## HOW TO COMPLETE THIS TASK
From the first line to the last, return the data exactly as written.

***** SUPPLIED RECORDS *****

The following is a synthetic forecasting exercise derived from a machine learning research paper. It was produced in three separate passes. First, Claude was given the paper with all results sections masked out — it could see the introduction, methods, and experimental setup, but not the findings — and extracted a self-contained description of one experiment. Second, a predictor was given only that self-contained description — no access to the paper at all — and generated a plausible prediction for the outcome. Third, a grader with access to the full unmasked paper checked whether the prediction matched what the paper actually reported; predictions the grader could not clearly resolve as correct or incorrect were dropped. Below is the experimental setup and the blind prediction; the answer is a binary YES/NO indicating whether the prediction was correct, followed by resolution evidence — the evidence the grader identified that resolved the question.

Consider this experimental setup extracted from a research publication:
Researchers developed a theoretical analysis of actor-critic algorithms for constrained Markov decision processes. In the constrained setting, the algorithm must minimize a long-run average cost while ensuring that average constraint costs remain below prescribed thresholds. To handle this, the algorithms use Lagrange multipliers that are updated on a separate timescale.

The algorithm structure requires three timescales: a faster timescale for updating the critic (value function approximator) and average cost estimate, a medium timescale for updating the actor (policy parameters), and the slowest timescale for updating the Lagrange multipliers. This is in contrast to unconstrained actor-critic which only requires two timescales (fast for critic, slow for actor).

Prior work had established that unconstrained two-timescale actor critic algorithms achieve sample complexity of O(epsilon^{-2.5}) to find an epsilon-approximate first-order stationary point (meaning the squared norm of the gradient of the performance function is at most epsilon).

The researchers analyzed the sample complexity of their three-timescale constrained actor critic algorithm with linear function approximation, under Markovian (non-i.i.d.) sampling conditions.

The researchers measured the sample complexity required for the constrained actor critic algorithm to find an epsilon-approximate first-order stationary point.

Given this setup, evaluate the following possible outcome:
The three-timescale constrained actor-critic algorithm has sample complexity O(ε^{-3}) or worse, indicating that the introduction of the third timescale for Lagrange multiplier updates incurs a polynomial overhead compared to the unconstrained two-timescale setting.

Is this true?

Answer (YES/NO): NO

*****

## SOLUTION
The following is a synthetic forecasting exercise derived from a machine learning research paper. It was produced in three separate passes. First, Claude was given the paper with all results sections masked out — it could see the introduction, methods, and experimental setup, but not the findings — and extracted a self-contained description of one experiment. Second, a predictor was given only that self-contained description — no access to the paper at all — and generated a plausible prediction for the outcome. Third, a grader with access to the full unmasked paper checked whether the prediction matched what the paper actually reported; predictions the grader could not clearly resolve as correct or incorrect were dropped. Below is the experimental setup and the blind prediction; the answer is a binary YES/NO indicating whether the prediction was correct, followed by resolution evidence — the evidence the grader identified that resolved the question.

Consider this experimental setup extracted from a research publication:
Researchers developed a theoretical analysis of actor-critic algorithms for constrained Markov decision processes. In the constrained setting, the algorithm must minimize a long-run average cost while ensuring that average constraint costs remain below prescribed thresholds. To handle this, the algorithms use Lagrange multipliers that are updated on a separate timescale.

The algorithm structure requires three timescales: a faster timescale for updating the critic (value function approximator) and average cost estimate, a medium timescale for updating the actor (policy parameters), and the slowest timescale for updating the Lagrange multipliers. This is in contrast to unconstrained actor-critic which only requires two timescales (fast for critic, slow for actor).

Prior work had established that unconstrained two-timescale actor critic algorithms achieve sample complexity of O(epsilon^{-2.5}) to find an epsilon-approximate first-order stationary point (meaning the squared norm of the gradient of the performance function is at most epsilon).

The researchers analyzed the sample complexity of their three-timescale constrained actor critic algorithm with linear function approximation, under Markovian (non-i.i.d.) sampling conditions.

The researchers measured the sample complexity required for the constrained actor critic algorithm to find an epsilon-approximate first-order stationary point.

Given this setup, evaluate the following possible outcome:
The three-timescale constrained actor-critic algorithm has sample complexity O(ε^{-3}) or worse, indicating that the introduction of the third timescale for Lagrange multiplier updates incurs a polynomial overhead compared to the unconstrained two-timescale setting.

Is this true?

Answer (YES/NO): NO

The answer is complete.